Admittedly, the SDGs represent a complex framework. However, we shouldn’t confuse complexity with a lack of prioritization, which is shaped in specific locations by the vast multitude of local actors working for the SDGs. And it’s far too soon to abandon ambition.
To succeed with even a simple New Year’s resolution, you must consider the trade-offs, co-benefits, and investments required. Hitting the gym more often will give you more energy and benefit your health, which can positively impact your private and professional life. But in the short term, it could mean spending less time with your child, a longer commute, and the cost of a gym membership. Without considering these dimensions, you may succeed in one aspect of your life but negatively impact other areas and sabotage your healthy lifestyle over time.
Yes, the 17 SDGs are much more comprehensive and – thankfully – ambitious than the average New Year’s resolution. More than an extension of the Millennium Development Goals, the SDGs see development issues interwoven with our environmental and climate goals, hence the added complexity of the SDG framework. They also brought a paradigm shift as Member States agreed to a set of universal goals for developing and developed countries alike.
Despite what some may say, the SDGs are not a list of desirable outcomes without a strategy. Strategies and implementation plans for the SDGs exist at the country level in national action plans. In many cases, they also find a home in municipal plans. These development strategies cannot be imposed from the outside, which is why the SDG framework by design emphasizes national and local ownership. That’s their innovation. Countries, companies, and communities around the world can – and have – adapted the Goals to their local circumstances to set their own paths toward the shared global vision. With local ownership, communities can work to reduce trade-offs. When we build the much-needed infrastructure in a developing country, for example, we should not rely on yesterday’s solutions, but instead develop and assess more innovative and inclusive options, in harmony with the local context, communities, and nature.
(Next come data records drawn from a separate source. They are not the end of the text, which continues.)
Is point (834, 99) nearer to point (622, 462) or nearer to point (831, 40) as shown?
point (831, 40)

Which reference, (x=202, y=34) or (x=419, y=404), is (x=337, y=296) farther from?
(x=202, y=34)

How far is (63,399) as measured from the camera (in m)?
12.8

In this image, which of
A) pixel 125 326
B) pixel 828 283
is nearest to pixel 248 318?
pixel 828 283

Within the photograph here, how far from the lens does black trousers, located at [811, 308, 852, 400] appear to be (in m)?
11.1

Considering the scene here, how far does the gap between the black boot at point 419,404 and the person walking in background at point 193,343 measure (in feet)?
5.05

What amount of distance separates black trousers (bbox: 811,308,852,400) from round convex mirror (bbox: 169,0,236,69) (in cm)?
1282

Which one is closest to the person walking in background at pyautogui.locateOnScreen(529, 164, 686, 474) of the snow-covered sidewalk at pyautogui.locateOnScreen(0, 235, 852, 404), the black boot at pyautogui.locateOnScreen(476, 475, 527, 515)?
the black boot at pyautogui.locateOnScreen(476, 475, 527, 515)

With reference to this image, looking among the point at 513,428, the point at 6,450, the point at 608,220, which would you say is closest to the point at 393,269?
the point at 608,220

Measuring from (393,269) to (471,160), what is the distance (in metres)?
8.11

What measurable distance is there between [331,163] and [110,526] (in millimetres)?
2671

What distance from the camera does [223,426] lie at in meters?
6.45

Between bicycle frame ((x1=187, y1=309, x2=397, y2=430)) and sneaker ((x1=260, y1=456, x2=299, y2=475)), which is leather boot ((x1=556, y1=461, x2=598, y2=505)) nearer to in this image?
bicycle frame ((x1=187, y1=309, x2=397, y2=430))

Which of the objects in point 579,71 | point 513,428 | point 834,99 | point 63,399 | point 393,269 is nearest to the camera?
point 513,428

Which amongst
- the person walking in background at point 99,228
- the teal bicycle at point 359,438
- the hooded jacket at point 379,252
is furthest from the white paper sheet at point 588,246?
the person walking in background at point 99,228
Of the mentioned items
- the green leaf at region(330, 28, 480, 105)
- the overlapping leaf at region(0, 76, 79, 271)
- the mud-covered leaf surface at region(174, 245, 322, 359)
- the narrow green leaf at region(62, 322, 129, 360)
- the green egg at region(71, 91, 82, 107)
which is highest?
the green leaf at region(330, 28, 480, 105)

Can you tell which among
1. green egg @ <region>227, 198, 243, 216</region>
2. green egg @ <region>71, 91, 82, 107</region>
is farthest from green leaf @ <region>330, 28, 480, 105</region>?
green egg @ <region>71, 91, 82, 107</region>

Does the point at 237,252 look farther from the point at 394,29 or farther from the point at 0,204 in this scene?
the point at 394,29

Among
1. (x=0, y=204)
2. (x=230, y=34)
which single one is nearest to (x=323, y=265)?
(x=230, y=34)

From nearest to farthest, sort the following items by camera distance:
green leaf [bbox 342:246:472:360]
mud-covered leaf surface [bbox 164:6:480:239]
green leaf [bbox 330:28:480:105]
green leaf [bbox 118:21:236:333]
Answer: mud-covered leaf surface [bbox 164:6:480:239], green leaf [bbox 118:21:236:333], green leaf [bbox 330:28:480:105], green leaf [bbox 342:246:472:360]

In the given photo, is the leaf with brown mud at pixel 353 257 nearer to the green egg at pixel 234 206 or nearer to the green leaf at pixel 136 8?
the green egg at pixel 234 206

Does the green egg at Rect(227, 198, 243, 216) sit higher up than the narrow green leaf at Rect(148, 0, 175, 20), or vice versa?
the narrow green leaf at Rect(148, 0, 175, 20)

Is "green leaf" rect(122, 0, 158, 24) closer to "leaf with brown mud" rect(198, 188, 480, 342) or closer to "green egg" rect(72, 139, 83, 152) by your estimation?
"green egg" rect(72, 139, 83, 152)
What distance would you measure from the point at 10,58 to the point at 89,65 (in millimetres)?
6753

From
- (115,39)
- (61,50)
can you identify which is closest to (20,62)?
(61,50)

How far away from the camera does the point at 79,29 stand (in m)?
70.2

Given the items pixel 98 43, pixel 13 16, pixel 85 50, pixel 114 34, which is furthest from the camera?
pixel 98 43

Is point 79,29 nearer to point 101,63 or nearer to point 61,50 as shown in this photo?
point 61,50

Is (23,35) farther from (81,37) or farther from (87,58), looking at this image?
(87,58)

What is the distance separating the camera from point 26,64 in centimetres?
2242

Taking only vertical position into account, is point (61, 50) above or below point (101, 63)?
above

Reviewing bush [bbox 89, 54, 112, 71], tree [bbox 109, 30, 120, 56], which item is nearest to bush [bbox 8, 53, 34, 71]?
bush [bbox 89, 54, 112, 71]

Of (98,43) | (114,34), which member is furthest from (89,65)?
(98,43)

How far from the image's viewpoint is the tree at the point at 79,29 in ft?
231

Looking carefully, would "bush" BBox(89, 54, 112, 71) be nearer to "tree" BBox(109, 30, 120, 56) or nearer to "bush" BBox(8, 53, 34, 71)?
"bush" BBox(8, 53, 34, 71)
The SDGs are the overarching framework of where we want to go and do not dictate which route countries should take. Unlike a New Year’s resolution, achieving the SDGs is not an individual challenge. It’s a collective endeavor. That’s good news. Anyone who has attempted a personal resolution knows you stand a better chance of achieving a goal when you team up. We keep each other on our toes, challenge each other to do better and not give up.
While it’s true that halfway to 2030, we are not nearly as far as we’d like to be on the SDGs, we are not without achievements. And who’s to say where we would have been today without the goals we set? We still have seven years to go. Rather than resort to pessimism and non-action, let’s rise to the challenge. At a time of polycrises – when we seem to be moving apart rather than coming together – it is important to safeguard this collective vision for the world we want to share.